### DOCUMENT TEXT
^^^^

Input: ({'config': {'account': 'acme', 'user': 'alice', 'password': 'SECRET:warehouse_pw'}, 'env': {}, 'secrets': {'warehouse_pw': {'value': 'snowpw', 'expired': False}}, 'sensitive_keys': ['password', 'token'], 'allow_plaintext_sensitive': False},)

Expected Output: {'resolved': {'account': 'acme', 'user': 'alice', 'password': 'snowpw'}, 'safe_log': {'account': 'acme', 'user': 'alice', 'password': '***'}, 'errors': []}

Explanation: account and user are non-sensitive literals, so they are accepted as-is. password resolves from the secret store and is redacted in safe_log.

^^^^

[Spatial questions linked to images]

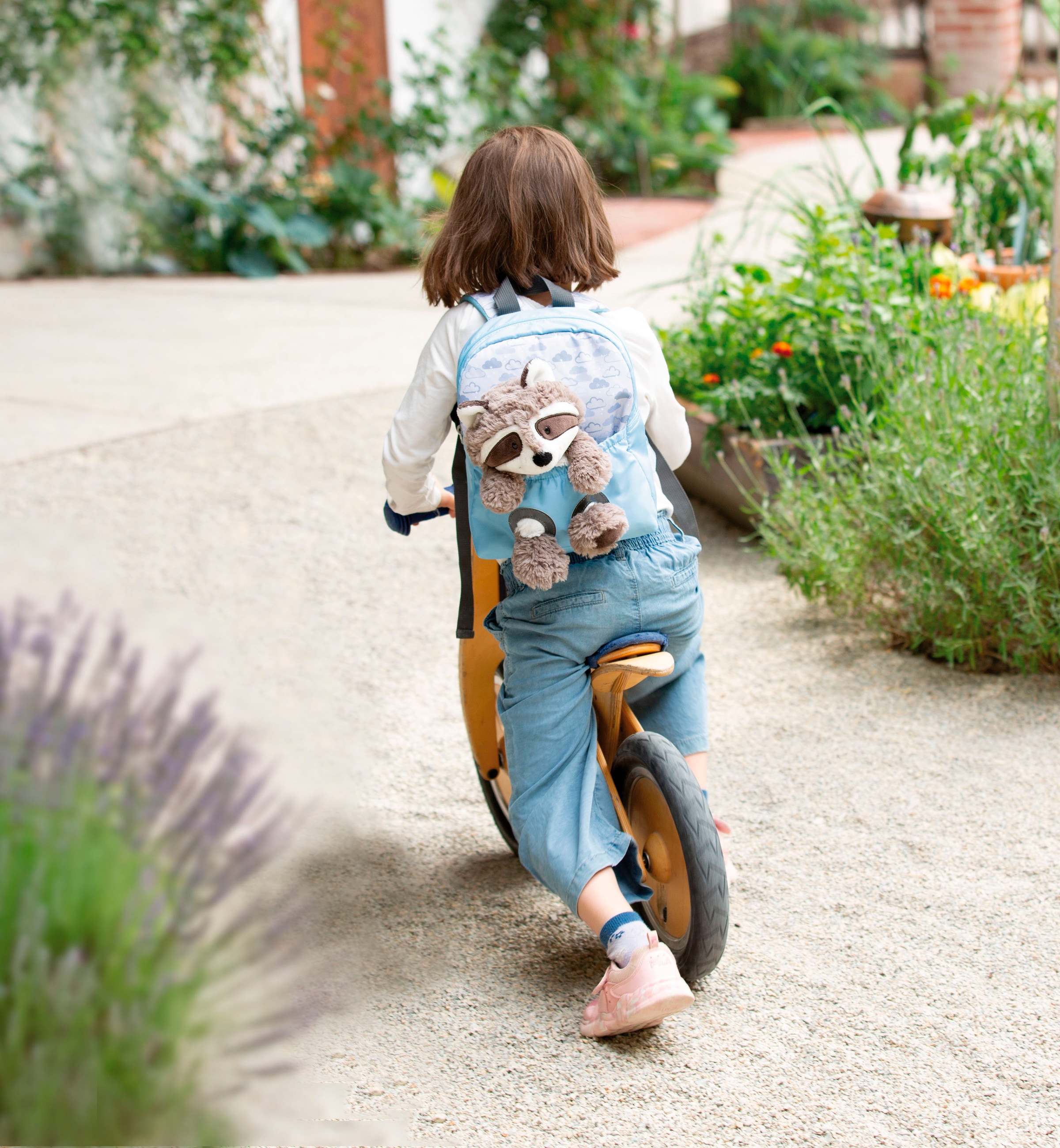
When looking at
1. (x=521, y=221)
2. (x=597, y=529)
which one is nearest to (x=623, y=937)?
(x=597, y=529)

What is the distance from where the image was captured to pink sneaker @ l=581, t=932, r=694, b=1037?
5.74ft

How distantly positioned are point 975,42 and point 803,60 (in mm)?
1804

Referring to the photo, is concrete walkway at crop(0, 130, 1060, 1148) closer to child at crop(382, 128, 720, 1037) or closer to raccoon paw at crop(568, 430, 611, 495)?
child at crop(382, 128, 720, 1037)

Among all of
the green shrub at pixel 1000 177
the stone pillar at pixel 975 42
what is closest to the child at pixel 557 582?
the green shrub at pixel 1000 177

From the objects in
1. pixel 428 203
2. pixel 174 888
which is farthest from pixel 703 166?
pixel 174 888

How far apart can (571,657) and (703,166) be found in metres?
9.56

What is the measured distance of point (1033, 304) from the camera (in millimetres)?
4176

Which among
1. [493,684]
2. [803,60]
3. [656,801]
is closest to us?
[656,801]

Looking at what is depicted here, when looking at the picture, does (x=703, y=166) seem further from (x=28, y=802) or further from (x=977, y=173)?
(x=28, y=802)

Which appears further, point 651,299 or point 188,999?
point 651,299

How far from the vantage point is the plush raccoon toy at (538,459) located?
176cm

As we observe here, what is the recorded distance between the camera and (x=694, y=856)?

^^^^

### SET EXERCISE
Write out the configuration example between "Explanation: account and" and "redacted in safe_log.", inclusive. The listing is not needed for any of this work.

### COMPLETED TASK
Explanation: account and user are non-sensitive literals, so they are accepted as-is. password resolves from the secret store and is redacted in safe_log.